A solução para o caso de súmula vinculante editada após a lei é diversa, ou seja, a súmula vinculante deve prevalecer. Isso ocorre porque, na verdade, antes mesmo da edição do enunciado sumular a lei já não era aceita pela jurisprudência do Supremo Tribunal Federal, sendo a súmula vinculante apenas um reflexo dessa interpretação realizada pela Suprema Corte.

Explica-se: o STF para resolver os casos que lhe são submetidos deve utilizar as regras presentes no sistema jurídico. Caso chegue à conclusão de que determinado mandamento legal afronta a Constituição, deve declarar a sua inconstitucionalidade, adotando solução contrária à lei e de acordo com a Constituição.

Podemos tomar como exemplo o RE 389383/SP280 que proibiu a exigência do depósito como pressuposto para a admissibilidade de recurso administrativo, em virtude de violar a garantia constitucional da ampla defesa.

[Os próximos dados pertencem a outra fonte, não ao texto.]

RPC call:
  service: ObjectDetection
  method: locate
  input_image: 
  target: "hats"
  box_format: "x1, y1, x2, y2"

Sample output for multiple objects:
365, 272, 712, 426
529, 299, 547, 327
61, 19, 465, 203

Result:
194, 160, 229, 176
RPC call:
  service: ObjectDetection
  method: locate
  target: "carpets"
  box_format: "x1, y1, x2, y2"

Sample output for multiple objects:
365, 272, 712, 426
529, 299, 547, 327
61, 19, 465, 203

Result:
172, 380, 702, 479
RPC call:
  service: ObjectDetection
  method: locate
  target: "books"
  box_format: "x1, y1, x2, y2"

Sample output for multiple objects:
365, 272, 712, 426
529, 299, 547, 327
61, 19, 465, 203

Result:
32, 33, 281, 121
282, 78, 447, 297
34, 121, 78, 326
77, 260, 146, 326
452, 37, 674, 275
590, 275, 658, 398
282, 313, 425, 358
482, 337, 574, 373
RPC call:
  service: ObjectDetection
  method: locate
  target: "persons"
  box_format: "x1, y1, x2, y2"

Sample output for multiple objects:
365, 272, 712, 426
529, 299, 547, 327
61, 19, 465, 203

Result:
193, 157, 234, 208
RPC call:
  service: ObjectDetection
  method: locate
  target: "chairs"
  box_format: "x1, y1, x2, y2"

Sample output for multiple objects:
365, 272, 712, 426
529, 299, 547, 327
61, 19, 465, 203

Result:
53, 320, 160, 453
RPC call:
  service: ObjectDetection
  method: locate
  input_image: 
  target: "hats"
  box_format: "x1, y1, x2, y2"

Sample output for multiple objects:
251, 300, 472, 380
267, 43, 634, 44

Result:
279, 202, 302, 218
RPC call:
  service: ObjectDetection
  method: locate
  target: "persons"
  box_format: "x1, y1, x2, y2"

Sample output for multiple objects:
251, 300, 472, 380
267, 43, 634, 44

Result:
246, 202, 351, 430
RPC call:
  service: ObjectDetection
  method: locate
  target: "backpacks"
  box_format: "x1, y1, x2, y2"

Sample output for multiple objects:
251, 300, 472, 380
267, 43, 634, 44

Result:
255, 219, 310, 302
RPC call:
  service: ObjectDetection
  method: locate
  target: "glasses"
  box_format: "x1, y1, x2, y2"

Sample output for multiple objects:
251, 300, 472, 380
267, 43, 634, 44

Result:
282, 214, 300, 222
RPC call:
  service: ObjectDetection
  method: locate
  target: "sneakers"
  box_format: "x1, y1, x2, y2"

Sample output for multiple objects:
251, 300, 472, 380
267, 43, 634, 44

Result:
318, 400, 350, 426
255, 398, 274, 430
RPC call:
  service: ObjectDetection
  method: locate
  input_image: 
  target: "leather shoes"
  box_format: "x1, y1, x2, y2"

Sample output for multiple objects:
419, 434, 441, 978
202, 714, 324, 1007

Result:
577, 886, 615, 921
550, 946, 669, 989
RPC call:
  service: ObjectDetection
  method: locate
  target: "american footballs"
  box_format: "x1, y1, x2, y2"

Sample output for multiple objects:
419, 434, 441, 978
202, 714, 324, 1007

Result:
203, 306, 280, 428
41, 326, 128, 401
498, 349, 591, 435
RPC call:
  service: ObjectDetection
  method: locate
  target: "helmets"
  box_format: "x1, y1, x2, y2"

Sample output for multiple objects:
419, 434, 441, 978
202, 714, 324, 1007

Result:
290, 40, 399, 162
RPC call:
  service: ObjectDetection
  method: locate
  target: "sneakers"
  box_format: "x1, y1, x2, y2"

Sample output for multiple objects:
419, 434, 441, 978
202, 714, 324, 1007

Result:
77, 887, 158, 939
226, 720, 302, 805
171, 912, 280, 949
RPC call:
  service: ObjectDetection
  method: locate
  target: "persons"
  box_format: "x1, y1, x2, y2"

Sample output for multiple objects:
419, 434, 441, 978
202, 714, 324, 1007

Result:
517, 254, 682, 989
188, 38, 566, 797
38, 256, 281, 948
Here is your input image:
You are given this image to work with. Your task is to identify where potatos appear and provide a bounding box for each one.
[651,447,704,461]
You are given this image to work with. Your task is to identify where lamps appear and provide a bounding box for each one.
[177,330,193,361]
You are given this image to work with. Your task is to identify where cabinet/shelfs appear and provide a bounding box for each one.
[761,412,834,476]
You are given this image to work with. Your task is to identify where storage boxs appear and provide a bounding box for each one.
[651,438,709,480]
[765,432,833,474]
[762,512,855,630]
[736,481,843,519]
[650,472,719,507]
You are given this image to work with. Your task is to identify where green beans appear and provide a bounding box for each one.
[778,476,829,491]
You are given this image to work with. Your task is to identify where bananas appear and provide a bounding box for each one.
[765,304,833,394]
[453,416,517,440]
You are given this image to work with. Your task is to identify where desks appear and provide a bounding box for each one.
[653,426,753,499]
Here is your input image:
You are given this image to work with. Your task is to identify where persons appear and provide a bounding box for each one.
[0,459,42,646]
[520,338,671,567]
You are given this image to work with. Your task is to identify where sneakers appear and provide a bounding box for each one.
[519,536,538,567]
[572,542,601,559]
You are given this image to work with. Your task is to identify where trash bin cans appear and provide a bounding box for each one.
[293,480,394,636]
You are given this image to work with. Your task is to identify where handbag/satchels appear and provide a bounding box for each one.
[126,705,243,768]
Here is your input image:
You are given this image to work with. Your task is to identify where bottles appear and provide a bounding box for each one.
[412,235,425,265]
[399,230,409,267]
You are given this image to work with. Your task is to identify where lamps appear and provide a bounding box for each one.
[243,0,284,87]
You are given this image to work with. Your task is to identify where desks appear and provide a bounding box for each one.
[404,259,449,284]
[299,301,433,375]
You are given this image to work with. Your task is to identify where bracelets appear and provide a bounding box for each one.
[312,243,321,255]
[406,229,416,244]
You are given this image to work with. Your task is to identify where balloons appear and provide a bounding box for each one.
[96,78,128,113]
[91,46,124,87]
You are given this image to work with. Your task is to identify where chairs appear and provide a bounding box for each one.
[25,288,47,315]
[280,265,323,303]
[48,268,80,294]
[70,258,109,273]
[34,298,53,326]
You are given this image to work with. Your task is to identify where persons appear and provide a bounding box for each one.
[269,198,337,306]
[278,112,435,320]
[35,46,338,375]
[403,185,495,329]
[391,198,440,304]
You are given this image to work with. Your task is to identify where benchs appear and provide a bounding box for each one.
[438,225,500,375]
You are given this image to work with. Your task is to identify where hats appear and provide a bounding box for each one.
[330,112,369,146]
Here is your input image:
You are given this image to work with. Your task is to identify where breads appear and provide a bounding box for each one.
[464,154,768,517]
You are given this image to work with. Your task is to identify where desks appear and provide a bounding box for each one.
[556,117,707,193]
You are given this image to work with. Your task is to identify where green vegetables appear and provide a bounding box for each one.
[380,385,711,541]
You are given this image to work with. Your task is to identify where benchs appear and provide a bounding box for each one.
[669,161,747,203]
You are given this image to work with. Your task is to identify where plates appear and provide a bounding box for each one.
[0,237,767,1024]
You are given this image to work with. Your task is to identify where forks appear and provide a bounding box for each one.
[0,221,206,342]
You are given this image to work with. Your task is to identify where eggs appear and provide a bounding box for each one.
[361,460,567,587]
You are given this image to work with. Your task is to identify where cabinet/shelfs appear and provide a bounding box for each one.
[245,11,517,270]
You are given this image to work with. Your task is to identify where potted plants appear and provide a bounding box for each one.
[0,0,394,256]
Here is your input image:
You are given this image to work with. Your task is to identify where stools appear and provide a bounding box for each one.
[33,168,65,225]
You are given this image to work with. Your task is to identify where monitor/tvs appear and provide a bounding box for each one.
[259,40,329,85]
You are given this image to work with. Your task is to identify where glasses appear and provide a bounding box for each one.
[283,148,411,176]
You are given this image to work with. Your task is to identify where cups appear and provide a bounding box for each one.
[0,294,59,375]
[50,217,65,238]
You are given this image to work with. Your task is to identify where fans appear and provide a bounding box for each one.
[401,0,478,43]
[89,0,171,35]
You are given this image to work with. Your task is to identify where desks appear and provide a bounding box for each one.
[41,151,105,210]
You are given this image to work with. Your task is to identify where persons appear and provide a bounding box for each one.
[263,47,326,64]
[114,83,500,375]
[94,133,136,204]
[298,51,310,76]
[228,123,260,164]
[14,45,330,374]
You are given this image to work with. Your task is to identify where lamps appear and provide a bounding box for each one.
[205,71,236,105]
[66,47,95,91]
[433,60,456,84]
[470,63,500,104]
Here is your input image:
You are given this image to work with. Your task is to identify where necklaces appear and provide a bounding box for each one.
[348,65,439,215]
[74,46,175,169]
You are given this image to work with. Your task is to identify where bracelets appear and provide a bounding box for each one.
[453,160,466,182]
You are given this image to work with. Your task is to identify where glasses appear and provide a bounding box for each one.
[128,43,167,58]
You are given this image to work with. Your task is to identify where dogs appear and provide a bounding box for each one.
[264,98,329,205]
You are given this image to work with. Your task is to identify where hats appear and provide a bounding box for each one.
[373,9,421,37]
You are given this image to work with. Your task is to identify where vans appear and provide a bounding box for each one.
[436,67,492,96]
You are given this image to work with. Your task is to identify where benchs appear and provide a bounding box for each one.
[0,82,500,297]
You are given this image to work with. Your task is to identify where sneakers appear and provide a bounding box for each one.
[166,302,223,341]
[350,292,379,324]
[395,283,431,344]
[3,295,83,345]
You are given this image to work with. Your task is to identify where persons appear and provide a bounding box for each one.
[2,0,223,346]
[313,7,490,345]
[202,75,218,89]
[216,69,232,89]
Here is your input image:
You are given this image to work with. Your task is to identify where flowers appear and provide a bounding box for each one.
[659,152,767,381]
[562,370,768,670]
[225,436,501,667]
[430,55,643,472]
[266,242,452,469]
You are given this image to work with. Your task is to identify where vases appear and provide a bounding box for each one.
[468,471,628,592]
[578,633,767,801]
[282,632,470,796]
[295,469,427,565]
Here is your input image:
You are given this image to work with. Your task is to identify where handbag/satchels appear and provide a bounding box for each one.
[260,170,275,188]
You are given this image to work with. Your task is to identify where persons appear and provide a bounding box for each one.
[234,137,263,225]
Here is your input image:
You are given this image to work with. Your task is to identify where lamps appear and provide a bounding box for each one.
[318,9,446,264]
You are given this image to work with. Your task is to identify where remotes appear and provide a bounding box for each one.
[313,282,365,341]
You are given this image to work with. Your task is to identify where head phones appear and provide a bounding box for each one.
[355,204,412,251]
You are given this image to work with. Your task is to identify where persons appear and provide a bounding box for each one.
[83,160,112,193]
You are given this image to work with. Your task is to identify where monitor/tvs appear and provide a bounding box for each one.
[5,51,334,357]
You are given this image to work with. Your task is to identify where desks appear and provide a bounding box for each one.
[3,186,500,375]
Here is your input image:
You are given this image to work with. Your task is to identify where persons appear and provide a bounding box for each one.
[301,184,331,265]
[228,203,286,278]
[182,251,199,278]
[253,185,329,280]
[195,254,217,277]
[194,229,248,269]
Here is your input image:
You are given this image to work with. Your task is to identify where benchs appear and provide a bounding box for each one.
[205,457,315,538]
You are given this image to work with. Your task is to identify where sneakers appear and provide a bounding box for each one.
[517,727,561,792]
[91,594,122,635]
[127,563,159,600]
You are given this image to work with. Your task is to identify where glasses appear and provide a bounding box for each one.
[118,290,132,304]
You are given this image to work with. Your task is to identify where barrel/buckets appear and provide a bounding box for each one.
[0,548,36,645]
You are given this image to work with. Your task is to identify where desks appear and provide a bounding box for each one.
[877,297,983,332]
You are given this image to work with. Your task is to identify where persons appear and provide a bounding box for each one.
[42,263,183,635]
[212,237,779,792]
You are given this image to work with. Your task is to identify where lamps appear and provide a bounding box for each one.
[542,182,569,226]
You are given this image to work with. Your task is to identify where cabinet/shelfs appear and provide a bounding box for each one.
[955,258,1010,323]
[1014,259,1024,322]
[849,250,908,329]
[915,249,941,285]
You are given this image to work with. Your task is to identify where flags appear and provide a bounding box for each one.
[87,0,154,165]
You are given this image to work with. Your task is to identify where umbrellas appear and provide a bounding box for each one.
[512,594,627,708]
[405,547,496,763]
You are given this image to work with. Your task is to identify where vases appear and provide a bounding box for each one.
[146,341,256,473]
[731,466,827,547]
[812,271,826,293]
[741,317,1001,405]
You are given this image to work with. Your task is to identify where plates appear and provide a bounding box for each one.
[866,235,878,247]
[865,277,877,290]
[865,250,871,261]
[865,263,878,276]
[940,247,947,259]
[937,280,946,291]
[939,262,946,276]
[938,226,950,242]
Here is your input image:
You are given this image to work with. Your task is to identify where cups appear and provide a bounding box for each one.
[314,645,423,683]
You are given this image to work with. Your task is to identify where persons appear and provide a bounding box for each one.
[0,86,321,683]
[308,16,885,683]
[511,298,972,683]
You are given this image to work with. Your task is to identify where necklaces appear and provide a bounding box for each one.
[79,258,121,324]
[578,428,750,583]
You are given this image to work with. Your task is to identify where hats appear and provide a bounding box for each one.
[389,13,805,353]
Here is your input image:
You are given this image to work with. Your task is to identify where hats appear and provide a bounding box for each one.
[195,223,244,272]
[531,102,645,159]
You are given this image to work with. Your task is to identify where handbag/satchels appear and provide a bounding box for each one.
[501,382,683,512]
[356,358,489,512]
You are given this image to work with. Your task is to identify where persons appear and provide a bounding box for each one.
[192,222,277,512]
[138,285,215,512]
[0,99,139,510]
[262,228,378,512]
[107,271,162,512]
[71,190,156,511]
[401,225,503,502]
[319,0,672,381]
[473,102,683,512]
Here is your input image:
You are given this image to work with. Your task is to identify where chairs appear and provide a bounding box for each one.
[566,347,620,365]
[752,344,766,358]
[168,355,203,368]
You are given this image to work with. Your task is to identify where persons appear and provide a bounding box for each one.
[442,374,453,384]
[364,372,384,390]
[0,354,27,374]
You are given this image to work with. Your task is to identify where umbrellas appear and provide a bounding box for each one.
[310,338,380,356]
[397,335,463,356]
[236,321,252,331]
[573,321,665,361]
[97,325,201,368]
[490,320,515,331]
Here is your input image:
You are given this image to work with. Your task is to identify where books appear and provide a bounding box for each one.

Tal decisão foi contrária aos parágrafos 1º e 2º do artigo 126 da Lei 8213/1991 (com redação dada pela Lei 9639/1998), sendo tais dispositivos, nessa ocasião, declarados inconstitucionais pela Suprema Corte.

Esse controle difuso, todavia, embora possua um considerável poder persuasivo é apenas uma decisão concreta, afetando somente as partes envolvidas, sem que tal entendimento se torne obrigatório para as demais instâncias do Poder Judiciário, ao menos até que o Senado edite a resolução descrita no art. 52, X, da Constituição. Assim, ainda que seja adicionada uma nova norma concreta, não há grandes alterações no ordenamento jurídico. Se outras decisões forem tomadas no mesmo sentido pelo STF, observa-se a formação de uma jurisprudência dominante, o que eleva ainda mais o poder de violência simbólica, sem, contudo, produzir efeito vinculante. Por isso é muito importante a súmula vinculante, pois ela potencializa essa jurisprudência e a torna vinculante para todos os demais órgãos do Poder Judiciário e para a administração pública direta e indireta, nas esferas federal, estadual e municipal.

279 MATTOS, 2010, p. 80.

280 RECURSO ADMINISTRATIVO - DEPÓSITO - §§ 1º E 2º DO ARTIGO 126 DA LEI Nº 8.213/1991 - INCONSTITUCIONALIDADE. A garantia constitucional da ampla defesa afasta a exigência do depósito como pressuposto de admissibilidade de recurso administrativo. (RE 389383, Relator(a): Min. MARCO AURÉLIO, Tribunal Pleno, julgado em 28/03/2007, DJe-047 DIVULG 28-06-2007 PUBLIC 29-06-2007 DJ 29-06-2007 PP- 00031 EMENT VOL-02282-08 PP-01625 RDDT n. 144, 2007, p. 235-236).

Foi isso que ocorreu no supracitado caso do RE 389383/SP, que se juntou a diversos outros julgados no mesmo sentido281, servindo de inspiração para a edição da súmula vinculante número 21, que possui a seguinte redação: “É inconstitucional a exigência de depósito ou arrolamento prévios de dinheiro ou bens para admissibilidade de recurso administrativo”. Assim, a análise do tempo relativo da lei perante a súmula vinculante não é feita de forma automática, devendo-se analisar o momento em que cada norma é produzida. Apesar de serem duas normatizações bastante diversas, visto que cada uma delas possui fundamentos e missões diferentes (ainda que ambas se apóiem na Constituição), é forçoso reconhecer que, tendo em vista a situação descrita acima, o critério cronológico282 é fundamental para resolver essa disputa.